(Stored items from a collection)
◆ ◆ ◆

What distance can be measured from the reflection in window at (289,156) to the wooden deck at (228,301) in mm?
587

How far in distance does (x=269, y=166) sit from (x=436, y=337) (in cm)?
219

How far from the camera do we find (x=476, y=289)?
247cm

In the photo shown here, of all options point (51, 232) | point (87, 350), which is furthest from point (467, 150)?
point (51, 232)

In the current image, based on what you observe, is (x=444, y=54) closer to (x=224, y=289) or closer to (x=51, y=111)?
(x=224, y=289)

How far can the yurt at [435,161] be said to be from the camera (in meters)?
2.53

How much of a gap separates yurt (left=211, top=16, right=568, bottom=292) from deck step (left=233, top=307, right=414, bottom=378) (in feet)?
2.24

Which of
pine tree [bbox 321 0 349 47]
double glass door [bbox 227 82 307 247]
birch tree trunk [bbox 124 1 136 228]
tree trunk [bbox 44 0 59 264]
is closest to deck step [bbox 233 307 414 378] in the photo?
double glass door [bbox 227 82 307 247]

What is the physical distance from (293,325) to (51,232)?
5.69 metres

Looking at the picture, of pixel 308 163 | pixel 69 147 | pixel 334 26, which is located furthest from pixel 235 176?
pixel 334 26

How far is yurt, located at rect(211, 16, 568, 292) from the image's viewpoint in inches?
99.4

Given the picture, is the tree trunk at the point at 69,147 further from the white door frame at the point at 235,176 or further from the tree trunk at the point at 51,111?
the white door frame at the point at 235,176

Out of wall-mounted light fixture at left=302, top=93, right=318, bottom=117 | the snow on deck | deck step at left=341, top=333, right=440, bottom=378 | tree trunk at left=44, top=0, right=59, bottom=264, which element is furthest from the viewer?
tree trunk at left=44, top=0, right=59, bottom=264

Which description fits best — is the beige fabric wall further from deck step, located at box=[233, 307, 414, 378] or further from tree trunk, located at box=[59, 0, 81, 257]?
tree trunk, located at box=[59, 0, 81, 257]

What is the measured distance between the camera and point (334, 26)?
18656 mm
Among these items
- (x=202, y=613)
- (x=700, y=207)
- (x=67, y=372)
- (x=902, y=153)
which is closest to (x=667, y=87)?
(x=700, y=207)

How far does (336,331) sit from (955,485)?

◆ ◆ ◆

→ Work to complete:
Copy all of the rows above word for word, keeping every character unchanged.

→ Task response:
What distance can be measured from the reflection in window at (289,156) to the wooden deck at (228,301) in mm?
587

How far in distance does (x=269, y=166) sit from (x=436, y=337) (in cm)?
219

How far from the camera do we find (x=476, y=289)?
247cm

In the photo shown here, of all options point (51, 232) | point (87, 350), which is furthest from point (467, 150)?
point (51, 232)

In the current image, based on what you observe, is (x=444, y=54) closer to (x=224, y=289) or closer to (x=51, y=111)?
(x=224, y=289)

How far can the yurt at [435,161] be said to be from the camera (in meters)?
2.53

How much of a gap separates yurt (left=211, top=16, right=568, bottom=292) from deck step (left=233, top=307, right=414, bottom=378) (in feet)?
2.24

Which of
pine tree [bbox 321 0 349 47]
double glass door [bbox 227 82 307 247]
birch tree trunk [bbox 124 1 136 228]
tree trunk [bbox 44 0 59 264]
is closest to deck step [bbox 233 307 414 378] in the photo?
double glass door [bbox 227 82 307 247]

What is the physical distance from (293,325) to (51,232)?
5.69 metres

Looking at the picture, of pixel 308 163 | pixel 69 147 | pixel 334 26, which is located furthest from pixel 235 176?
pixel 334 26

How far is yurt, located at rect(211, 16, 568, 292) from the image's viewpoint in inches?
99.4

Given the picture, is the tree trunk at the point at 69,147 further from the white door frame at the point at 235,176 or further from the tree trunk at the point at 51,111?
the white door frame at the point at 235,176

Out of wall-mounted light fixture at left=302, top=93, right=318, bottom=117 | the snow on deck | deck step at left=341, top=333, right=440, bottom=378 | tree trunk at left=44, top=0, right=59, bottom=264, which element is furthest from the viewer?
tree trunk at left=44, top=0, right=59, bottom=264

Which description fits best — is the beige fabric wall further from deck step, located at box=[233, 307, 414, 378] or further from tree trunk, located at box=[59, 0, 81, 257]?
tree trunk, located at box=[59, 0, 81, 257]

What is the measured distance between the camera and point (334, 26)?
18656 mm
Among these items
- (x=202, y=613)
- (x=700, y=207)
- (x=67, y=372)
- (x=902, y=153)
which is closest to (x=667, y=87)?
(x=700, y=207)

How far does (336,331) sit from (955,485)?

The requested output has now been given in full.